The goals of this course are to learn basic tools, theorems, and calculations in homological algebra. A second goal is to refine participants’ skills at reading, writing, and presenting mathematics in a clear, careful, formal, and professional manner.

Mathematical maturity, some abstract algebra

Students will be evaluated via the following three tools, each of which will count for one third of the final
evaluation.
• weekly homework: problem sets combining conceptual exercises and explicit computations to help promote mastery of key tools and ideas. To encourage the development of mathematical prose skills, these homework sets should be written out formally and typeset using TeX or a similar tool.
• in-class presentations: one or more lecture-style presentation(s) of proofs, applications, computations, or reading to encourage deep engagement with the course material and development of a clear and organized mathematical presentation style.
• survey article: a longer piece of mathematical prose that presents a theorem or application. The topic should be directly related to the main focus of the course but not explicitly covered during classtime. This should include all important background material, properly referenced, and be professionally organized and typeset. No original research will be required or expected.
More detailed rubrics for these evaluative instruments will be distributed near the beginning of the semester.
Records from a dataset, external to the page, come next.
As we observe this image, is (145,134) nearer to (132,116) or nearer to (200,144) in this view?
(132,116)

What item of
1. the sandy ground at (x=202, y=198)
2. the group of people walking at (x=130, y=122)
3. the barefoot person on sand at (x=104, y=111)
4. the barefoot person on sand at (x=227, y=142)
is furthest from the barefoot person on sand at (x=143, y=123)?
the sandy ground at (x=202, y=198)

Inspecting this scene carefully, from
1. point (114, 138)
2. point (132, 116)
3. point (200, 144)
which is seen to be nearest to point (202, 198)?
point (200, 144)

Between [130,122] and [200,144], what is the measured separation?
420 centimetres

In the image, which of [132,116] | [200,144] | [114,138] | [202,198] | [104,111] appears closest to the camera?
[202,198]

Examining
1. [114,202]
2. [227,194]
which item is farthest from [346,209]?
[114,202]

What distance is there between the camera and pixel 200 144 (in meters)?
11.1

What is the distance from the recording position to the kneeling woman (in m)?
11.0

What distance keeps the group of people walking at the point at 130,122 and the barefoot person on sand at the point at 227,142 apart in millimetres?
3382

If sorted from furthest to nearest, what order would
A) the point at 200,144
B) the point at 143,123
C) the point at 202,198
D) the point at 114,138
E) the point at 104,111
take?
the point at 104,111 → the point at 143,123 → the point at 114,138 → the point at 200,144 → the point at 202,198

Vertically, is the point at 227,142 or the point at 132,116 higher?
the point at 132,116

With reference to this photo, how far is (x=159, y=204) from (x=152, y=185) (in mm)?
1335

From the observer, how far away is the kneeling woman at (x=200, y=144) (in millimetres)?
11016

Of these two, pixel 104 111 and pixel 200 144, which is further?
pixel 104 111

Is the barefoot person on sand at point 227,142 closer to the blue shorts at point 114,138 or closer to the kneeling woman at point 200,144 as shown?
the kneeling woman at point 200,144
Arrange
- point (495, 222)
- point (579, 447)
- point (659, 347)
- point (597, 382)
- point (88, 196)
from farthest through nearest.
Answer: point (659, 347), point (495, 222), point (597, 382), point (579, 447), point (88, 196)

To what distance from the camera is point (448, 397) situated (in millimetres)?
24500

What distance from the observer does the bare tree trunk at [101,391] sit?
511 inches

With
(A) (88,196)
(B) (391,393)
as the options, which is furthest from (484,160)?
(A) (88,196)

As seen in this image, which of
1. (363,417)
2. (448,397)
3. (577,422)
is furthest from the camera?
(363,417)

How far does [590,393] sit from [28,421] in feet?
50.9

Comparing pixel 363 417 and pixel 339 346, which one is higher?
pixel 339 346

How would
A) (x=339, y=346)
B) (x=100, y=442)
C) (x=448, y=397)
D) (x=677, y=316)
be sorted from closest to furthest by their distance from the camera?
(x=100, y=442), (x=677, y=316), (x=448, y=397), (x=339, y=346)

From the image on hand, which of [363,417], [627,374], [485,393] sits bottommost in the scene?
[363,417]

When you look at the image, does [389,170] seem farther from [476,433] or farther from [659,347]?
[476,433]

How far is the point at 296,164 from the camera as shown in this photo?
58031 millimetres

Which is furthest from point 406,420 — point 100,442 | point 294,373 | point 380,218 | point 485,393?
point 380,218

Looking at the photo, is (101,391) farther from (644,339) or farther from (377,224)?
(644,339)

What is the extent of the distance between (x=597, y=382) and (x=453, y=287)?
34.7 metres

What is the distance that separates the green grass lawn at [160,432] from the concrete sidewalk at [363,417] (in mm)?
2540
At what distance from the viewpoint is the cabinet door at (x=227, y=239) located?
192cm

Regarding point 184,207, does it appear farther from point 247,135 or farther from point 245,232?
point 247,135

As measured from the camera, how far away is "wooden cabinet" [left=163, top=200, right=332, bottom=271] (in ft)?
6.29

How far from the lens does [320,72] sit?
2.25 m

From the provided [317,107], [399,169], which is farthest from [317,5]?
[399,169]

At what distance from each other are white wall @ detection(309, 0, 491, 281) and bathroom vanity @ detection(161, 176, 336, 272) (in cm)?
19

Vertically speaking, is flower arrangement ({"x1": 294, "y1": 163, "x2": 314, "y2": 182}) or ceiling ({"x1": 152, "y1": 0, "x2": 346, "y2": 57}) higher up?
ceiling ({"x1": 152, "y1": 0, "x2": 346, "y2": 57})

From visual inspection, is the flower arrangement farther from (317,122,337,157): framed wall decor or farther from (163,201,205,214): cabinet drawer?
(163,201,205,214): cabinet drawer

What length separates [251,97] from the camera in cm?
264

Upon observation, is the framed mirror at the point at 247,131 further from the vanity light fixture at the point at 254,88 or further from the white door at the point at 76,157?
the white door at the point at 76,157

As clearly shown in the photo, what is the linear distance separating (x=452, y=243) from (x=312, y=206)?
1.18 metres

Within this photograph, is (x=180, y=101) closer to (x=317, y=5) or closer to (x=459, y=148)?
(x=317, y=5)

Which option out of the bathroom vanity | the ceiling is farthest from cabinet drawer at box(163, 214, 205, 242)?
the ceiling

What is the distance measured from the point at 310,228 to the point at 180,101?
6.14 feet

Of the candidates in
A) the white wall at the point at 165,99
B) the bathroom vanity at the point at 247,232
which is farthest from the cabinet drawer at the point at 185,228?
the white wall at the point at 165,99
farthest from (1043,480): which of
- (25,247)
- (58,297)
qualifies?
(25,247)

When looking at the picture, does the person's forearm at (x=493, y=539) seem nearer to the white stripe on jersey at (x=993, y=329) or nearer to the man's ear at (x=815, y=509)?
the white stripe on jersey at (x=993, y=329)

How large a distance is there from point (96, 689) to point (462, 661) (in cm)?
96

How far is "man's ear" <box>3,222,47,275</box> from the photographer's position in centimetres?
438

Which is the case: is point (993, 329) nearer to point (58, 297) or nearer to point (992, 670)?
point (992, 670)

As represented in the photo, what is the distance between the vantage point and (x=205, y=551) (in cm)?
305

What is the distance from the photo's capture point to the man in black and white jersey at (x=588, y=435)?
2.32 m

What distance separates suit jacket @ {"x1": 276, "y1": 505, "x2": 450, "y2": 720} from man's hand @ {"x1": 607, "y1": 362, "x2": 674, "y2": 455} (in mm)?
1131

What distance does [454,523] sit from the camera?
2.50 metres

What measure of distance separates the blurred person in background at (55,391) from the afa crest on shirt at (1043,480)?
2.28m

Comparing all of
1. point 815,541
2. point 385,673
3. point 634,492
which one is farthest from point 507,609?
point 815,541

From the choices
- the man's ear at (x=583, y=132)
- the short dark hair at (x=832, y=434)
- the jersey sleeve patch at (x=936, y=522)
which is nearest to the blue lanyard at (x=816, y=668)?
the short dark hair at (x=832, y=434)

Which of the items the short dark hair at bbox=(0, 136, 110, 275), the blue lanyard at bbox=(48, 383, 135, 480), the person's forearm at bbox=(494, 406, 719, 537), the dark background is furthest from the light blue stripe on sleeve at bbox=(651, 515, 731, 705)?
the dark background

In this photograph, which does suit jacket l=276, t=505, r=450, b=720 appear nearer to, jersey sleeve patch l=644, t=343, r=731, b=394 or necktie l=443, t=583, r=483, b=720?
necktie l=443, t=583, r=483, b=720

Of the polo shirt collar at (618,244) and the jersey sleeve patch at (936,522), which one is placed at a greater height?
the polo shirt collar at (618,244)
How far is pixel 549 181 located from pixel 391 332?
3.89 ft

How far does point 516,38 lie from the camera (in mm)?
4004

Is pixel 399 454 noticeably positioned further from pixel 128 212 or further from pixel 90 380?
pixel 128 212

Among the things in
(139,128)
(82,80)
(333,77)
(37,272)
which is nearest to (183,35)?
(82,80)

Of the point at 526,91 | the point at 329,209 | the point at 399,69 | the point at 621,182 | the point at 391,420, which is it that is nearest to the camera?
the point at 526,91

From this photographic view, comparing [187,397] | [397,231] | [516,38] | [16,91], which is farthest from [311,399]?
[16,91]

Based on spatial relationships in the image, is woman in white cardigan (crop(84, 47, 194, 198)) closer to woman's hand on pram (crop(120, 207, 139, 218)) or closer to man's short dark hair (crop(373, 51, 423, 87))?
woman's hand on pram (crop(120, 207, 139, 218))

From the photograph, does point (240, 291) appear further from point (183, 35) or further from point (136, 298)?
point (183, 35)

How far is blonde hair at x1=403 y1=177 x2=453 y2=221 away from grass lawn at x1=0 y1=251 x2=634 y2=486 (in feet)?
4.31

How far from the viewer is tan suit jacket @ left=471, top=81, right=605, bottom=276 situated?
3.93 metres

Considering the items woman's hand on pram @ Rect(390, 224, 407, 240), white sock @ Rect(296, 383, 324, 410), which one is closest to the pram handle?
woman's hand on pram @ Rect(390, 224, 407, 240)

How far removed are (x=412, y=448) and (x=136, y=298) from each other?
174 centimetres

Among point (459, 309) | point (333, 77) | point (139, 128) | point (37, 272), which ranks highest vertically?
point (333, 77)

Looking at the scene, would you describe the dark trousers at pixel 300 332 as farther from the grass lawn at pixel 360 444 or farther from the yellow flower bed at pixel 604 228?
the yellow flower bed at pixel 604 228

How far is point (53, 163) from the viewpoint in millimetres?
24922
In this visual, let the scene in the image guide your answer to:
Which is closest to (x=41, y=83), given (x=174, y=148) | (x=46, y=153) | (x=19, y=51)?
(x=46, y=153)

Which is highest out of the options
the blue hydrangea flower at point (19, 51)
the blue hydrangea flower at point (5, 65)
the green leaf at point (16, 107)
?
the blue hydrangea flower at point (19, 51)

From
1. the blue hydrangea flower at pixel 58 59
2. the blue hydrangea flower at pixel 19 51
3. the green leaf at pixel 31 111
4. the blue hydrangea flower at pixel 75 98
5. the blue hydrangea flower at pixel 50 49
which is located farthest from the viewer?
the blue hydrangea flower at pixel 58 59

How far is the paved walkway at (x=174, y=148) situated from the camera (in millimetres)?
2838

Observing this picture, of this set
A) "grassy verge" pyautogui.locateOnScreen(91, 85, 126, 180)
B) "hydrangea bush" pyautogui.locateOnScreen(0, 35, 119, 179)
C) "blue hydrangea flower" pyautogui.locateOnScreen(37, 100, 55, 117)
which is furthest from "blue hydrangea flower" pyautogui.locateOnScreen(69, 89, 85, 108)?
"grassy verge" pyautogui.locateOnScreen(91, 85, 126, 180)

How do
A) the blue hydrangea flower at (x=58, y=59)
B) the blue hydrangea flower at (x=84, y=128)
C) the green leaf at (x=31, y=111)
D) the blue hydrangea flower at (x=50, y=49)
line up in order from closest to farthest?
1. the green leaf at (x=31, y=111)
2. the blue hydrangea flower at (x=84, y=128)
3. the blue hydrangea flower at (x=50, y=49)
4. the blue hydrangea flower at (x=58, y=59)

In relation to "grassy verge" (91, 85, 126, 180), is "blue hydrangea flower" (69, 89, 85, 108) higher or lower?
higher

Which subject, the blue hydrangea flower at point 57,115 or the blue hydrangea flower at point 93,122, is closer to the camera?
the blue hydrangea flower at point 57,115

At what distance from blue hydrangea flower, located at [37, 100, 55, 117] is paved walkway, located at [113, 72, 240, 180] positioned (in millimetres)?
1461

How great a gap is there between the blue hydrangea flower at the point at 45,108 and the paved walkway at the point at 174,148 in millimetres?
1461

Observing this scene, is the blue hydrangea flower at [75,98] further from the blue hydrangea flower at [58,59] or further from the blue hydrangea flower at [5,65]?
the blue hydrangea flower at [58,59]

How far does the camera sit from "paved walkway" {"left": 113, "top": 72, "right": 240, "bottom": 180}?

• C. Weibel, An introduction to homological algebra, Cambridge
An Introduction to Homological Algebra (2/E), J. Rotman, Springer
• The nlab: https://ncatlab.org/nlab

Categories, Functors, Natural transformations of functors, Functor category, Limits and col- imits, Adjoint functors, Monads/Comonads, Universal morphisms, Yoneda lemma and representable functors, Yoneda embeddings, Ends and coends, Left and right Kan extension. Monoidal categories, Enriched categories, 2-category machine, Abelian categories, Category of modules over a ring, Chain and cochain complexes over abelian categories, Triangulated categories, Homology and cohomology functors, Localizations of triangulated category, Verdier quotient, tensor triangulated categories, Projective and injective resolutions. Ext and Tor, Homotopy category of chain complexes, Gabriel-Zysman localizations and, Derived category of abelian category, Derived functors, Sheaf cohomologies, Closed symmetric monoidal structure of derived category of quasi-coherent sheaves, , t-structures in triangulated category, Yoga of Grothendieck’s six functors, etc.

Classtime will be used for the following purposes:
• traditional lecture
• presentations by students • discussion and questions

In order to get the most out of class, you will all have to:
• do assigned reading in advance, so that we can isolate potential areas of difficulty and use class time effectively,
• complete homework assignments on time in order to verify and maintain your level of comprehension,
• engage actively with both reading and homework so that you are ready with questions and answers
during class time,
• carefully and diligently prepare for in-class presentations so that other students can benefit from
your presentations,
• actively provide useful critical feedback to your fellow students about their presentations so that
they can improve their presentation styles, and
• begin work on your survey article well in advance in order to have enough time to read, understand,
write, and revise.
This class aims to be an inclusive environment. Harassment will not be tolerated.